PR Nyusi condena ataques que se registam em Cabo Delgado

O Presidente da República, Filipe Nyusi, condenou vigorosamente os ataques que vêm sendo perpetrados na província de Cabo Delgado, por grupos cujas motivações ainda não são conhecidas.

O Chefe de Estado moçambicano assegurou que o Governo não vai descansar até que os seus actores e colaboradores sejam neutralizados e responsabilizados pelos seus actos criminosos.


Nyusi, que falava ontem na Praça dos Heróis Moçambicanos, por ocasião da passagem do 25 de Junho, dia da Independência Nacional, disse que, para tal, as Forças de Defesa e Segurança (FDS) estão no terreno firmes e implacáveis.

O Chefe do Estado adiantou que no quadro das medidas tomadas para por cobro a este fenómeno conta-se com a colaboração das comunidades e de toda a sociedade no sentido de manter a calma e colaborar com as autoridades denunciando toda e qualquer situação anómala de modo a frustrar as iniciativas dos malfeitores.

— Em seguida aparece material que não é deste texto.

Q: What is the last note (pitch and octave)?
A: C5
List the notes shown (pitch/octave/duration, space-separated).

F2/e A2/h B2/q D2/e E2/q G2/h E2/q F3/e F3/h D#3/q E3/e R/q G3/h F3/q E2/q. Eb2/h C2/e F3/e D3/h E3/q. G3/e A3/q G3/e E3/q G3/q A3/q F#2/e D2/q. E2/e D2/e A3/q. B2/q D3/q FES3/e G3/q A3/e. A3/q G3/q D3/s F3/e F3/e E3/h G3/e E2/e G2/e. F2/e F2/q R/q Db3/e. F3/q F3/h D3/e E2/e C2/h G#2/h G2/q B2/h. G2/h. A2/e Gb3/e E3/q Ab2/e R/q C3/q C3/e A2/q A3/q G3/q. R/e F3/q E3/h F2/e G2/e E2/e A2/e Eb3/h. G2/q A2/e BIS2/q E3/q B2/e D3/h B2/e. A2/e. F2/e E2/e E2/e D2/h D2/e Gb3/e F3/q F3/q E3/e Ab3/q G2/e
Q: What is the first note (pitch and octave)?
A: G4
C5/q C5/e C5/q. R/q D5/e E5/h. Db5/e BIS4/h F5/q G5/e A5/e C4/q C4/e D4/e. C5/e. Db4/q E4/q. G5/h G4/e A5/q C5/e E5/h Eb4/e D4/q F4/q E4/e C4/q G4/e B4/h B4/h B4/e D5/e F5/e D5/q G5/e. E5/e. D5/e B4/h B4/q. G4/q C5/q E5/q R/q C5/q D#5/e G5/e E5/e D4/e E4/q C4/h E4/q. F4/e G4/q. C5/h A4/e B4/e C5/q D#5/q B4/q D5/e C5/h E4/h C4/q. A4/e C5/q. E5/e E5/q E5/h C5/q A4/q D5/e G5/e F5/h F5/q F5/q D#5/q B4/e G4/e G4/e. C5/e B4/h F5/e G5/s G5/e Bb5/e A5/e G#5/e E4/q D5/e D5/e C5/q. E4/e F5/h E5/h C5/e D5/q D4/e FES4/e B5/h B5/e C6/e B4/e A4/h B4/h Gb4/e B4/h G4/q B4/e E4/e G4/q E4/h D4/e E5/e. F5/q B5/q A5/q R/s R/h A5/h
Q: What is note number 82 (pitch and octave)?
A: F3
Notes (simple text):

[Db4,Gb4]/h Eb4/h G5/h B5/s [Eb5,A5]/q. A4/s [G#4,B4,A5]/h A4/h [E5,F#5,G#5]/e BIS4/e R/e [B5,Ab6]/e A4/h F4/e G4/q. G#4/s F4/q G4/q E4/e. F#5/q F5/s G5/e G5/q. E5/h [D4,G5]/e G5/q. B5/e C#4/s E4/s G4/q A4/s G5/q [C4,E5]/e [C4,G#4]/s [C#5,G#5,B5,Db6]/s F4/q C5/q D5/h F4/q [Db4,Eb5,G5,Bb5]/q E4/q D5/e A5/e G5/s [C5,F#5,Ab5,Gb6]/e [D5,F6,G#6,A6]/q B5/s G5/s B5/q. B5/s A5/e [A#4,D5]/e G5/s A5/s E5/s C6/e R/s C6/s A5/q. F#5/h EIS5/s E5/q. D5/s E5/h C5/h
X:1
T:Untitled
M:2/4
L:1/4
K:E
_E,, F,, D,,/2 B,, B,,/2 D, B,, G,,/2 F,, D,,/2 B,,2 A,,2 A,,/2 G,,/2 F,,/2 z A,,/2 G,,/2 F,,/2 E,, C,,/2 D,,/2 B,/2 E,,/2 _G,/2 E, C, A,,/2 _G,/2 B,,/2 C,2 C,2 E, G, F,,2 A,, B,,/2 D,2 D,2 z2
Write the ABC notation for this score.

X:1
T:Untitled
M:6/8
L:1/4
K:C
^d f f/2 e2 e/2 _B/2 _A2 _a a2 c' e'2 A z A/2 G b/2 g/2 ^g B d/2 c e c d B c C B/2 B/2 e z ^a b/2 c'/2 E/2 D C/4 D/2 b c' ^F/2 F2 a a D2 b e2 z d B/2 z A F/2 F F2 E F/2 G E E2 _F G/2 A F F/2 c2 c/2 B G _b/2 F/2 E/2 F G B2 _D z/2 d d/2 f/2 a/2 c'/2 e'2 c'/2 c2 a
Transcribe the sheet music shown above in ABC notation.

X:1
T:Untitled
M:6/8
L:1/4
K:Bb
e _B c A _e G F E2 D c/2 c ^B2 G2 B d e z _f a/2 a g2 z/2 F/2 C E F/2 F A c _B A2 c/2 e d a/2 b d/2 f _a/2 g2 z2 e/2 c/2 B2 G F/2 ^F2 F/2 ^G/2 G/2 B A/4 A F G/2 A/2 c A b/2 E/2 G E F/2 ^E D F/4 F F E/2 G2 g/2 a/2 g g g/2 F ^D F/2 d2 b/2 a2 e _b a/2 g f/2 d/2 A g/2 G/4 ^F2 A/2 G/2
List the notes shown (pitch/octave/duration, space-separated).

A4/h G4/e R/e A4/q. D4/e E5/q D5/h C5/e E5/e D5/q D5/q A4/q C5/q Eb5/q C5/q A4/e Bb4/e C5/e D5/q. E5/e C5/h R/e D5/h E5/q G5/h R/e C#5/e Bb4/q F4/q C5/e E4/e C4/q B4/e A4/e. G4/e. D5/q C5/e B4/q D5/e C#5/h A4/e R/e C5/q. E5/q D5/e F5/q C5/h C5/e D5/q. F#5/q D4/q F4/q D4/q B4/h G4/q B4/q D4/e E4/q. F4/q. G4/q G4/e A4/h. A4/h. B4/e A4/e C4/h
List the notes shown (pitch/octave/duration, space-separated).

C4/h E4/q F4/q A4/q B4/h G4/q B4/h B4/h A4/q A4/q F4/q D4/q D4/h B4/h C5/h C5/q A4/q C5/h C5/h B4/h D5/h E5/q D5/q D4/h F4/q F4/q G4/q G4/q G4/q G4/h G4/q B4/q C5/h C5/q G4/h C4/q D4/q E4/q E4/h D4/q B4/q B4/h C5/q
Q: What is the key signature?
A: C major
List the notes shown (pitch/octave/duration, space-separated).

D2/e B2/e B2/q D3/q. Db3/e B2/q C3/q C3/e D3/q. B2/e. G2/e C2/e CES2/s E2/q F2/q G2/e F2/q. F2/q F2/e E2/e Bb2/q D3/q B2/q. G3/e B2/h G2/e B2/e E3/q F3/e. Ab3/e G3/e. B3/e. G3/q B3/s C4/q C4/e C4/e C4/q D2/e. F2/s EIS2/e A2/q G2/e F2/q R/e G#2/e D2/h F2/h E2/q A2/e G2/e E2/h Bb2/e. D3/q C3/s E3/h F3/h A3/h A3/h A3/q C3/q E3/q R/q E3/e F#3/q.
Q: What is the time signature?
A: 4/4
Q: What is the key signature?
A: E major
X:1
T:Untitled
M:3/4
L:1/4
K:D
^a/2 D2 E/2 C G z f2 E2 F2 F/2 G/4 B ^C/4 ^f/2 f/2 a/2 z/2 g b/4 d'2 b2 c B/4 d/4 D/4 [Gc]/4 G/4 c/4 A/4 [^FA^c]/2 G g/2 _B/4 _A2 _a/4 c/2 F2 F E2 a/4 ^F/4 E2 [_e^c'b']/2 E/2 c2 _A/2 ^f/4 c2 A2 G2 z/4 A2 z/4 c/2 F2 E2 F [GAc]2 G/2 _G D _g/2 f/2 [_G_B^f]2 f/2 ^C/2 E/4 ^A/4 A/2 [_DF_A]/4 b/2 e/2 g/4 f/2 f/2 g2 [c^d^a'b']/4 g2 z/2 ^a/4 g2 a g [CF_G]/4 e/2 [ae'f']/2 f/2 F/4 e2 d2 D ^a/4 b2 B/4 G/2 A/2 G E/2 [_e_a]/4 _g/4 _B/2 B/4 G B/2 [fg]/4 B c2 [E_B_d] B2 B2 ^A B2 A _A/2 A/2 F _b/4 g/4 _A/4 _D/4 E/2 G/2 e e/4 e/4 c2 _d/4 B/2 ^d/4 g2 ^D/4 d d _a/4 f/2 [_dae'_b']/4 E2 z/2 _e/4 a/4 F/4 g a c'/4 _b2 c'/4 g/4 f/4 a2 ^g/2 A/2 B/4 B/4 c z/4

“Em momentos como este, exige-se ponderação para que não se tomem medidas precipitadas porque, infelizmente, há quem se considera mais visionário, mesmo quando não tem a certeza do que diz. É preciso resolver o problema na profundeza”, disse.

Segundo Nyusi, o Governo tem estado atento a procura de soluções produtivas sem assumir a postura de vítima e se lamentações nem comentar o que acontece porque tem a responsabilidade de encontrar soluções estratégicas sejam elas internas ou externas.

“O Governo defende que qualquer reivindicação de sectores da população sejam elas legítimas ou não devem ser colocadas nos locais apropriados para serem, resolvidos por via do diálogo que é a melhor para o alcance dos objectivos pretendidos.

“Acompanhamos com indignação os actos perturbadores da tranquilidade perpetrados por grupos de malfeitores em alguns distritos da província de Cabo Delgado, alegadamente com motivações religiosas. Trata-se de actos hediondos que repugnam a todos nos”, disse o Chefe do Estado.

Estes actos, segundo Nyusi, atentam contra a ordem pública e semeiam dor e luto nas famílias, além de provocar pânico entre as populações criando agitação nas comunidades.

Os malfeitores, para além de causar mortes e feridos, destroem casas e infra-estruturas, vandalizam aldeias e roubam produtos dos populares, colocando-os em situação de tensão e apreensão, contribuindo para o seu empobrecimento ao perderem as suas fontes de rendimento.